The immune system of the nematode worm Caenorhabditis elegans can be manipulated with antipsychotic drugs — drugs that affect the nervous system — to control inflammation in the gut, researchers reported. The finding suggests that the gut-brain connection seen in worms may exist in people as well, and antipsychotics a way of manipulating the immune system of patients with conditions like inflammatory bowel disease (IBD).
The study, “Neural Inhibition of Dopaminergic Signaling Enhances Immunity in a Cell-Non-autonomous Manner,” was recently published in the journal Current Biology.
Conducted in the laboratory of Alejandro Aballay, PhD, a professor of molecular genetics and microbiology at Duke School of Medicine, the study aimed to understand how the neurotransmitter dopamine — well-known for its affects on the brain’s reward and pleasure centers — controls innate immune responses in the intestines of C. elegans, and how this signaling pathway is involved in the differentiation between good and bad microbial organisms living in the gut.
In a Duke press release, Aballay explains why using C. elegans as an experimental model was important. “Worms have evolved mechanisms to deal with colonizing bacteria. That is true for us as well,” he said. “Humans have trillions of microorganisms in our guts, and we have to be careful when activating antimicrobial defenses so that we mainly target potentially harmful microbes, without damaging our good bacteria — or even our own cells — in the process.”
To conduct this dopamine signaling assessment, Aballay and his team blocked the neurotransmitter’s normal mechanisms with the drug chlorpromazine, an antipsychotic drug most often prescribed to treat patients with schizophrenia and manic depression, in one set of C. elegans.
These animals were then compared to another set of worms kept as controls, which did not have their dopamine manipulated.
After a comparative analysis of both groups, the researchers found that:
- C. elegans who received chlorpromazine were more resistant to infection by the common pathogen Pseudomonas aeruginosa than control worms
- C. elegans whose dopamine levels were manipulated to be artificially high after chlorpromazine treatment were no longer resistant to Pseudomonas aeruginosa
The findings suggest that the dopamine signaling mechanism acts by dampening the body’s inflammatory response, so it does not exceed normal limits.

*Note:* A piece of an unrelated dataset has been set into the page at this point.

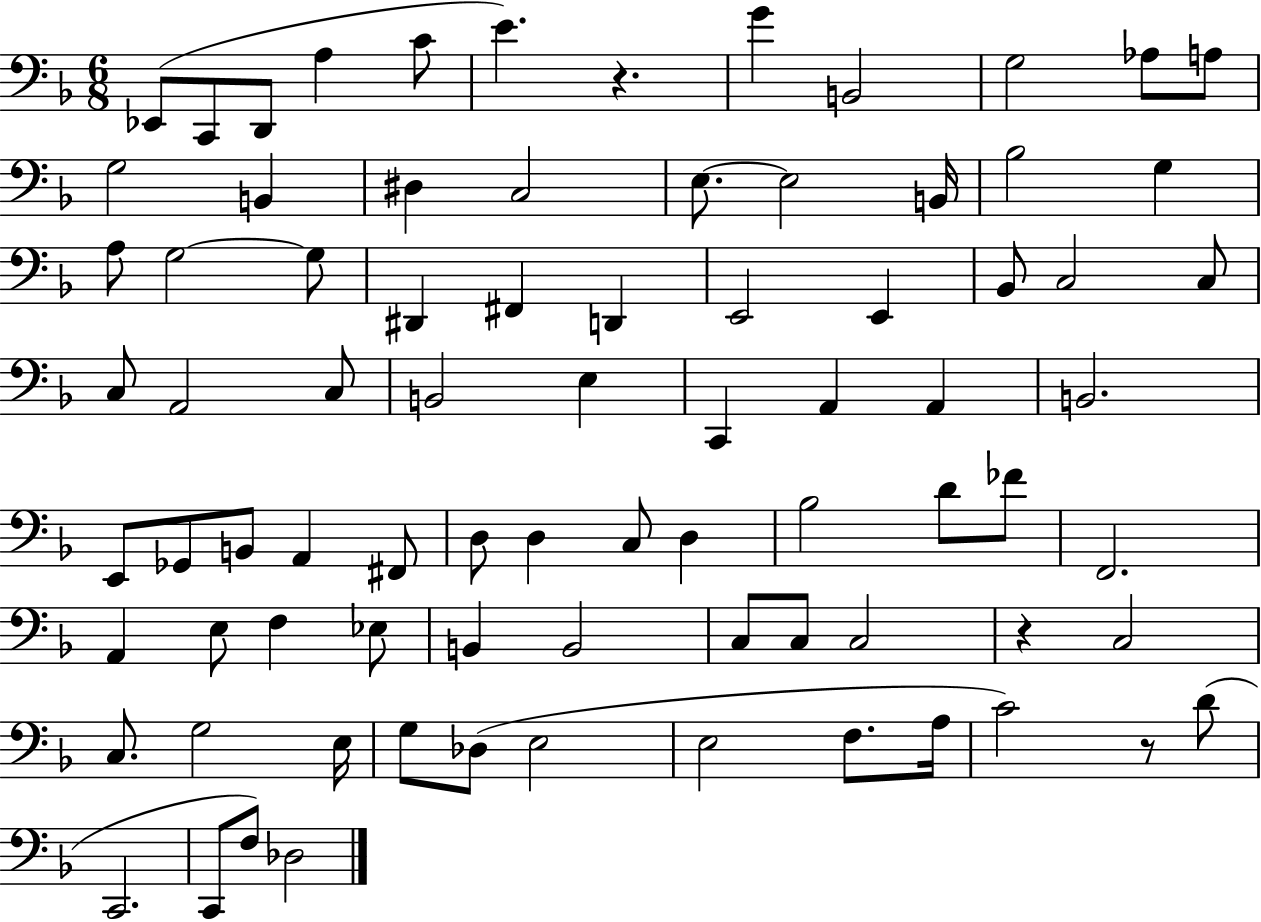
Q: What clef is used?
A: bass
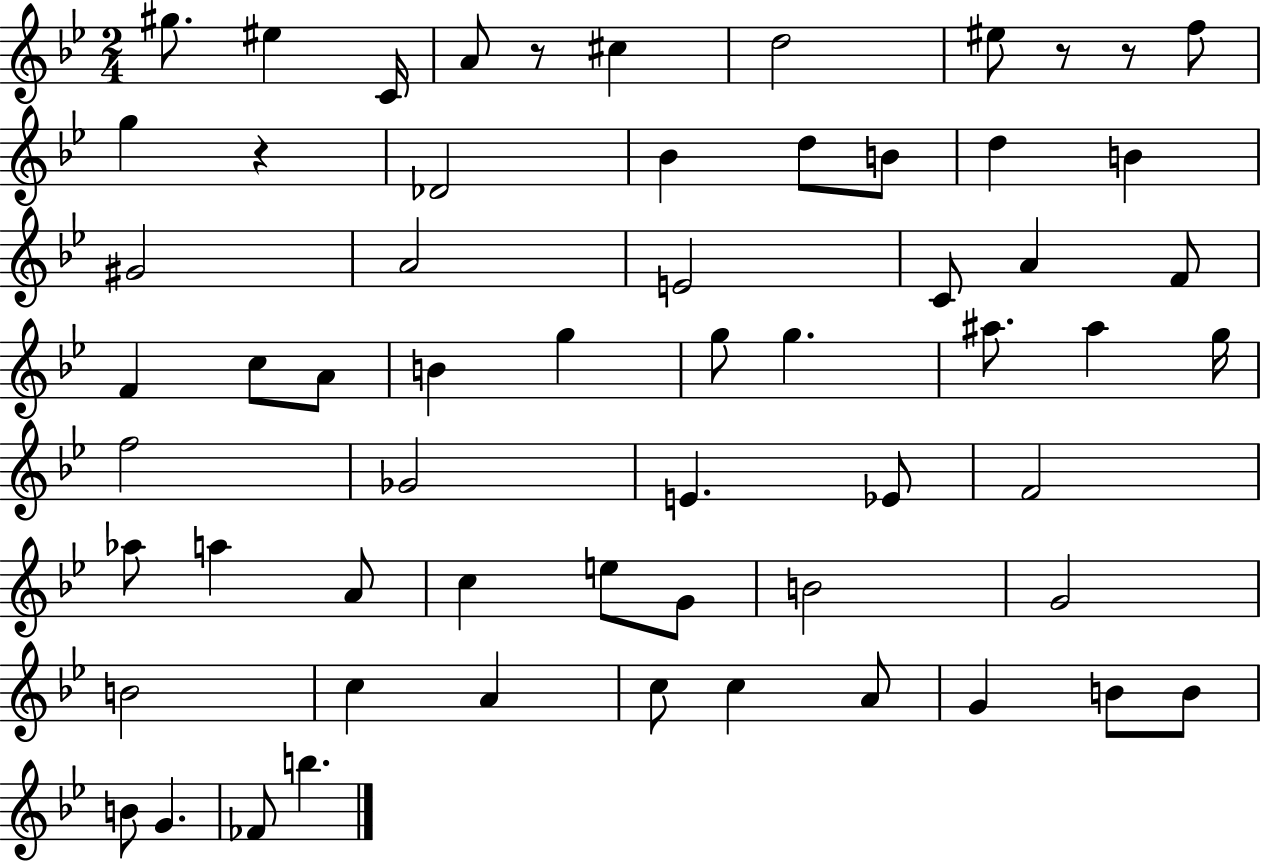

“We are talking about an existing set of drugs and drug targets that could open up the spectrum of potential therapeutic applications by targeting pathways that fine-tune the inflammatory response,” Aballay said. And, he added, “The nervous system appears to be the perfect system for integrating all these different physiological cues to keep the amount of damage in check.”
C. elegans’ intestinal and immune system anatomy and physiology is different and far less complex than that of a human’s. Knowing this, Aballay admits that it would be a “big leap” to assume that these results will be confirmed in clinical trials. But, if they were, it would mean that these drugs could potentially have a therapeutic impact in conditions associated with abnormal immune reactions within the gut, such as IBD.